WHY IS A SOLSTICE SO IMPORTANT?
Today, we mistakenly believe in our dominion over nature. But this confidence is a very new phenomenon. The great stone monuments that survive to this day bear testament to a deep anxiety in the relationship of man to his environment and provides proof that humanity did not take its existence so much for granted.

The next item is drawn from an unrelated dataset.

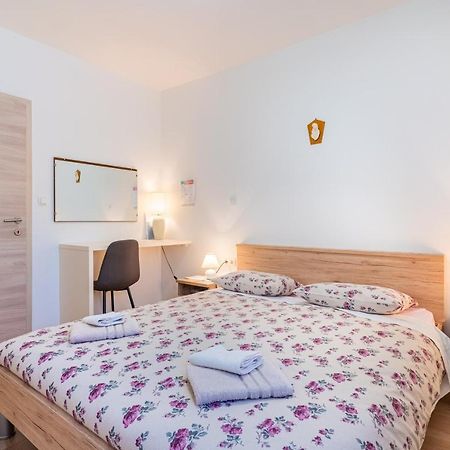 Room Laudina Црес Екстер'єр фото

Predicting the winter solstice was of great importance. Why? Because our ancestors saw the nights of winter lengthening and, as precious daytime dwindled, so was lost the light and warmth to grow food. What if this process was irreversible so the sun disappeared forever? Rather than be helpless victims of their fate, people would take matters into their own hands by making sacrifices of precious food, possibly even human life, to propitiate their gods. But timing is everything, hence having the mechanism to predict the dates of solstice was critical; although Stonehenge was aligned with the summer solstice, many other sites were constructed to divine the shortest day. On the winter solstice all effort was expended to ensure the next day would be slightly longer, turning the tide of creeping darkness.
The tribes of Britain that came later, whether ‘Celtic’ or Anglo-Saxon, were no different in recognising the significance of the solstice. The British celebrated them as fire festivals and the Germanic settlers brought their own geol (yule) and middsumer or litha celebrations. Deep into the middle ages people lit bonnefyres or good fires of ‘clean’ wood on midsummer eve and burnt the yule log to mark midwinter.
Maybe it is hubris that climate change and dire weather now reminds us that perhaps our ancestors had humanity’s place correctly entered in the scheme of things, all along? Or do we have to discover the importance of the solstice as a way of regaining humility in front of the created world?